▶ _PASSAGE TO READ_
....................
# 3D Design / 3D Scanning / 3D Modeling > 3D Printing Slicer Discussion >  Newbie with Ender 3 Pro

## mikeb7678

Hello all I'm a newbie here and I'm trying to figure what is the best software to use to split files like this up.  Also right now I have a ender 3 pro, but looking into a Ender CS-10S5 or something similar (any suggestions would be appreciated on the upgrade)Thanks Mike

----------


## curious aardvark

try prusa slicer. 

Can't help with the recommendations as I won't recommend any ender machine to anyone. ever :-)

----------


## RobH2

I highly recommend Simplify3D. It's amazing and not too expensive.

----------


## petermessi

Simplify3D is not too costly.so i recommended to people who have limited budget to buy it

----------


## curious aardvark

actually simplify 3d is bloody expensive !

I bought my copy about 5 years ago and it's doubled in price since then.
....................
▶ _REQUIRED ACTIONS_
**1)** In the forum thread about the Ender 3 Pro, how much has Simplify3D's price changed since curious aardvark bought a copy?
**2)** Give the distinct usernames of everyone who posts in the Ender 3 Pro forum thread.
**3)** Carry on the Ender 3 Pro forum thread from its final post.

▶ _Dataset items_
....................
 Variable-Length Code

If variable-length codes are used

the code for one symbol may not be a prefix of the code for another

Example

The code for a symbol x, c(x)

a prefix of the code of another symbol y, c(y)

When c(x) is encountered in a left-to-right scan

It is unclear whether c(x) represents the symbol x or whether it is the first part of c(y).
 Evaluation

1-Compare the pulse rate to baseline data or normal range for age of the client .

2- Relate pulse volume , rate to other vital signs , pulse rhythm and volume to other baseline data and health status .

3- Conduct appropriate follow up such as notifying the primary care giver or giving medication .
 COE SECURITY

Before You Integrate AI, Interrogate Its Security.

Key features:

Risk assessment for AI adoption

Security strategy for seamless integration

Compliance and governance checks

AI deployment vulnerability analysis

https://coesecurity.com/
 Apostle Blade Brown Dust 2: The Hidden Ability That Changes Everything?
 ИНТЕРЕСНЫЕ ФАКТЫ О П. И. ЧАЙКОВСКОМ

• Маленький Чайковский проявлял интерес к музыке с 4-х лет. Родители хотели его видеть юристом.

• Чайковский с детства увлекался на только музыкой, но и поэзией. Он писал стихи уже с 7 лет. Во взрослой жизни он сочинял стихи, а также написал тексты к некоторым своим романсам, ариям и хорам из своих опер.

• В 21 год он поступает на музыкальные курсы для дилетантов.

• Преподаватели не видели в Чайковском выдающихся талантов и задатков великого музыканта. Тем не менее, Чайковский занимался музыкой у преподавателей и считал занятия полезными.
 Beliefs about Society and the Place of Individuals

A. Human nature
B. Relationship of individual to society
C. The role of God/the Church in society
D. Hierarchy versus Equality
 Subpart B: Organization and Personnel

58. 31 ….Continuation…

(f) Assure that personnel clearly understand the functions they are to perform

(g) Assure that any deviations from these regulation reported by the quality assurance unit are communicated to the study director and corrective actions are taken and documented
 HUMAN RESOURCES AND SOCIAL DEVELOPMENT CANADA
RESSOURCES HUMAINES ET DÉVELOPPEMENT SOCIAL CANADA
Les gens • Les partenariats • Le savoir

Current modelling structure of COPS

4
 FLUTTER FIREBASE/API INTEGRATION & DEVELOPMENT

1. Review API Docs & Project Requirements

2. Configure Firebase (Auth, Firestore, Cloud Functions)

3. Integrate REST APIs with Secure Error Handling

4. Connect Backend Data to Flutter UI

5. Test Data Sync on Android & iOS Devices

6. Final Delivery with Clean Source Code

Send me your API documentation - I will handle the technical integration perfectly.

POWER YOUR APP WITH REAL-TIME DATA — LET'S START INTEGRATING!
....................
▶ _RESULTS FOR EACH TASK_
**1)** It has doubled in price since curious aardvark bought it about five years ago.

**2)** mikeb7678, curious aardvark, RobH2, petermessi

**3)**
It was definitely worth the £70 I paid for it. 
But were I to start 3d printing today - there is no way I would pay $150 for a slicer. 

Given that an ender is a very basic machine and there are about a dozen free slicers that will happily run it - personally I probably wouldn't spend $150 on a slicer. Hell he's nearly spent that much on the actual printer.

----------


## Minipeter

Creality Ender 3 Pro is an upgraded version of Ender-3, comes with the Meanwell power supply and new platform sticker, also redesigned the aluminum extrusion.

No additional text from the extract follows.